Em Janaúba, entre as chamas da crueldade, no ato terrorista, em que o vigia enlouquecido incendeia crianças inocentes, além das vítimas, tivemos heróis bombeiros, policiais, moradores, dos hospitais etc. Destacou-se, porém, a professora Heley Abreu Batista, que teve mais de 90% do corpo queimado, na tentativa de salvar crianças, entre 02 a 06 anos de idade, que gritavam e choravam no terror das chamas. Heley não precisou de uma ordem legal, para entregar sua própria vida em defesa daqueles inocentes que ali estavam. Ela colocou em prática o maior mandamento ensinado por Jesus Cristo, que é o de dar a vida pelas suas “ovelhas”, deixando para todos nós, um legado de dedicação, coragem, comprometimento, altruísmo e amor.
Quando enfrentamos as chamas da ignorância, da indiferença e da crueldade, seremos capazes que agir como a professora Helley, focando as forças para salvar essas vítimas da insegurança e desumanidade, praticada pelos que ignoram e negam direitos às crianças e aos adolescentes. Precisamos enfrentar o antagonismo da prática: enquanto retiram ou contratam seguranças psicopatas para as escolas, canalizam as verbas públicas escolares para saquear a inocência dos pequeninos com ideologias impostas, com a erotização infantil, sobre o manto da “cultura”, da “intelectualidade” e de uma pseudo-liberdade.

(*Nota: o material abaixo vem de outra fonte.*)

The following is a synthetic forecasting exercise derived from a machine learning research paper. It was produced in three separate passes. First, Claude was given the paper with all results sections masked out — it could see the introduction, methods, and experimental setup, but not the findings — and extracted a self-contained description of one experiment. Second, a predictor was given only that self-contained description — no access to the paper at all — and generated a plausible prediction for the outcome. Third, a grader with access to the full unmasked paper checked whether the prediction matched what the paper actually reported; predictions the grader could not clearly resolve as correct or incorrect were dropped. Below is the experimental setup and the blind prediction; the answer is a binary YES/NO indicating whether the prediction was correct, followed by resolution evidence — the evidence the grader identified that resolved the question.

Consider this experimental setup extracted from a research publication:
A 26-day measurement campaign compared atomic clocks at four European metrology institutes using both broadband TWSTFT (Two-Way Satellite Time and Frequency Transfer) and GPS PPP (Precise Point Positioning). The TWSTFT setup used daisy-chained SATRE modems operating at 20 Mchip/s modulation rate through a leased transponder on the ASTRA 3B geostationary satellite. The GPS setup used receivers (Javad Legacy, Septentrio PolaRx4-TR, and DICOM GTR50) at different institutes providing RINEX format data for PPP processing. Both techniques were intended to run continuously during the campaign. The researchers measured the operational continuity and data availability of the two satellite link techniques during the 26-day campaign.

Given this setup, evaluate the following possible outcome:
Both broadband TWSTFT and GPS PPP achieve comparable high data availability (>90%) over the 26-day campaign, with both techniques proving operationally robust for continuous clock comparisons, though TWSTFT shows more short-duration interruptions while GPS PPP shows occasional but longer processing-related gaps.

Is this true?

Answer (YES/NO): NO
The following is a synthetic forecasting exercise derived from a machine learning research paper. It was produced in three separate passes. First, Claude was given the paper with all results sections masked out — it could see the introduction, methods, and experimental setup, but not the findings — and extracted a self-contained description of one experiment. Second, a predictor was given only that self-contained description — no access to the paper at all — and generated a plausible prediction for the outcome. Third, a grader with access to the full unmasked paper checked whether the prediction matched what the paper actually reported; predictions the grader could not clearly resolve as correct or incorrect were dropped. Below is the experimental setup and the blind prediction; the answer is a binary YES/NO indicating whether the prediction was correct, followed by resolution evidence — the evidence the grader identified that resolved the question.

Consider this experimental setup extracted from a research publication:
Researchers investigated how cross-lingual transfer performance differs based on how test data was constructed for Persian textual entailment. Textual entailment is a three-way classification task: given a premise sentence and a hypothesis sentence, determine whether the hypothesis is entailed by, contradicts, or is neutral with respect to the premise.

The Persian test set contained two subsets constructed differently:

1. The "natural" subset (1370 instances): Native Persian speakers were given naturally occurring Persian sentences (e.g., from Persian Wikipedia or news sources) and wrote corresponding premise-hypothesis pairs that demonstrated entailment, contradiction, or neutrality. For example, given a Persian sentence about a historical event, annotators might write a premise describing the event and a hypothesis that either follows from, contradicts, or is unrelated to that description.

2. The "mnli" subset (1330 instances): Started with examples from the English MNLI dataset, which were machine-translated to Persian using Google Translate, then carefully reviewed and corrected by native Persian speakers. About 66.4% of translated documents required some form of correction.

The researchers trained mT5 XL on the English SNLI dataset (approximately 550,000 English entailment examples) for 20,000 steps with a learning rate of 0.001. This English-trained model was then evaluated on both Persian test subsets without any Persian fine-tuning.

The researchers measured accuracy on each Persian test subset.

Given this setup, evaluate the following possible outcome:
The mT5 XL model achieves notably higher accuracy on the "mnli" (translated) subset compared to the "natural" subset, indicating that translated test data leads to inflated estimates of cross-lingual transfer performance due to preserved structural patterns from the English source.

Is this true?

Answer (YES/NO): YES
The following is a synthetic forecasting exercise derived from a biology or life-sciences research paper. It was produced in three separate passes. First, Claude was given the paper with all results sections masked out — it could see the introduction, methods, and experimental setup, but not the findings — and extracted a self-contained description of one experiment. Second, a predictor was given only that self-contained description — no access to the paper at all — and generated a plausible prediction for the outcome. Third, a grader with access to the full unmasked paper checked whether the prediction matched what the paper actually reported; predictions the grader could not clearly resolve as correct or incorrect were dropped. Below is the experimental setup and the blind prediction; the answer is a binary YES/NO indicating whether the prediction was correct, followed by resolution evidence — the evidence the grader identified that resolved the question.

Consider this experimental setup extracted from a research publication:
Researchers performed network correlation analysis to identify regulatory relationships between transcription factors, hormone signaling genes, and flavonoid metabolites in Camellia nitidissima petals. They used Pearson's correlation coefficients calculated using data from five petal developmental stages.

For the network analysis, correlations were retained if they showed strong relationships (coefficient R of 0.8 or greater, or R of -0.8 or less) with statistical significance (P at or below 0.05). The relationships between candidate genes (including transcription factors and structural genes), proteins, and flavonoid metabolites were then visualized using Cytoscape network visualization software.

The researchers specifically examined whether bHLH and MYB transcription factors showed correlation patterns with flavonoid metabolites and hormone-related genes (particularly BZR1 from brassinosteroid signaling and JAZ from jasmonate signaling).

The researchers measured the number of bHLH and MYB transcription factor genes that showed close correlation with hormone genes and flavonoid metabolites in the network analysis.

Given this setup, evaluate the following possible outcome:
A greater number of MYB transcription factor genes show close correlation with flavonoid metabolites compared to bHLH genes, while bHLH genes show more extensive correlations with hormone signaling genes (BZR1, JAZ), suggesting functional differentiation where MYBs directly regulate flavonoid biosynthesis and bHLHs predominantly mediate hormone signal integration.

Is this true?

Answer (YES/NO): NO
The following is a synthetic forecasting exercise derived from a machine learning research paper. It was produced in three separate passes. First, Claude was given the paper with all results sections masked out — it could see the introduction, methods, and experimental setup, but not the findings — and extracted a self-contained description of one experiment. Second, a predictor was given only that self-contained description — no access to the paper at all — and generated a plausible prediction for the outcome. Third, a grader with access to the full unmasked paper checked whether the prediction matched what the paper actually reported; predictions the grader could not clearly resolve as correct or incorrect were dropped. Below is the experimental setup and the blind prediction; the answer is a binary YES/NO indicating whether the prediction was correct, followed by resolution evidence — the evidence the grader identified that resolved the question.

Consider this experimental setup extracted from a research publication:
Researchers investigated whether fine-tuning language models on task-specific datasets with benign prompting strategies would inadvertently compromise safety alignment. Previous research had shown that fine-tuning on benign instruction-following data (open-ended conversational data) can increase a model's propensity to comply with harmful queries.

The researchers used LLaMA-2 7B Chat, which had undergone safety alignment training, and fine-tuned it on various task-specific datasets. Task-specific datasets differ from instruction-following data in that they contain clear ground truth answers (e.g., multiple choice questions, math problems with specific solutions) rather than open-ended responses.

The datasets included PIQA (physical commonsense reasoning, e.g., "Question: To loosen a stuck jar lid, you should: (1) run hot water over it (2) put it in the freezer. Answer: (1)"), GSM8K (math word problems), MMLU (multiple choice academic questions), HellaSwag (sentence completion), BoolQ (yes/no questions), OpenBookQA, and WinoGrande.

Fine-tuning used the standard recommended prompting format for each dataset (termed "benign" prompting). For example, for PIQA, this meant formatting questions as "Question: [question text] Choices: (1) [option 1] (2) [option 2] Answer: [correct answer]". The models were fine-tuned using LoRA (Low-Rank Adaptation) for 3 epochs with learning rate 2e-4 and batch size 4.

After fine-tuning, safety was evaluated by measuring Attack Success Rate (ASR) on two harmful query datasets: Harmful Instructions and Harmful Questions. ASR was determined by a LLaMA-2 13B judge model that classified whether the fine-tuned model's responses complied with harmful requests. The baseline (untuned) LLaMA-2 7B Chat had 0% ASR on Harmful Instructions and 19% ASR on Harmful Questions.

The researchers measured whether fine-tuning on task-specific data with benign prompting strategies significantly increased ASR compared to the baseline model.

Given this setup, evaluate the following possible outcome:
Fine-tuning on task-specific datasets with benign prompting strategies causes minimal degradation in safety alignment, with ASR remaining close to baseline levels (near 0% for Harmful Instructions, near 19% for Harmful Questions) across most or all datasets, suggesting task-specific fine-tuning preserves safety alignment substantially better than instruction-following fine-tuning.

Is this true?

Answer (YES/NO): YES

Torcem o direito e a justiça, sentenciando-as a um futuro incerto e duvidoso, no contrassenso, ainda levantam a bandeira da redução da maioridade penal, como solução definitiva para os problemas da segurança pública nacional; mesmo sabendo, que tal política não funcionou em nenhum país do mundo onde foi implantada. Sentenciam à morte milhares de crianças e adolescentes, que esperam ter um futuro, nas periferias, nas áreas rurais, nos canaviais e nas aldeias. Nosso maior patrimônio é empurrado para o analfabetismo, miséria, exploração do trabalho, drogas, prostituição, reproduzindo a crueldade dos erros do passado.
Devemos cobrar políticas eficazes de proteção ao direito da criança e do adolescente, ao invés de culparmos o Estatuto da Criança e do Adolescente pelo aumento da violência. Precisamos parar, literalmente, de “descobrir” a criança, tornando-a ainda mais vulnerável à crueldade desumana, negando-lhe humanidade e proteção, assim como “descobriram” o Brasil. O país ainda não consegue entender que a criança, não é só futuro da nação, mas, sim, o PRESENTE (dádiva) a ser protegido por todos. Como diz o filósofo: “O passado é história, o futuro é um mistério, mas o presente é uma dádiva!”.
Por fim, como a moda agora é dizer: #somostodosjanaúba#, acrescento também que #somostodoshelley#, ou #somostodosculpadosouinocentes#???
Esequiel Roque do Espírito Santo é presidente da Comissão de Defesa dos Direitos Humanos da OAB Rondônia.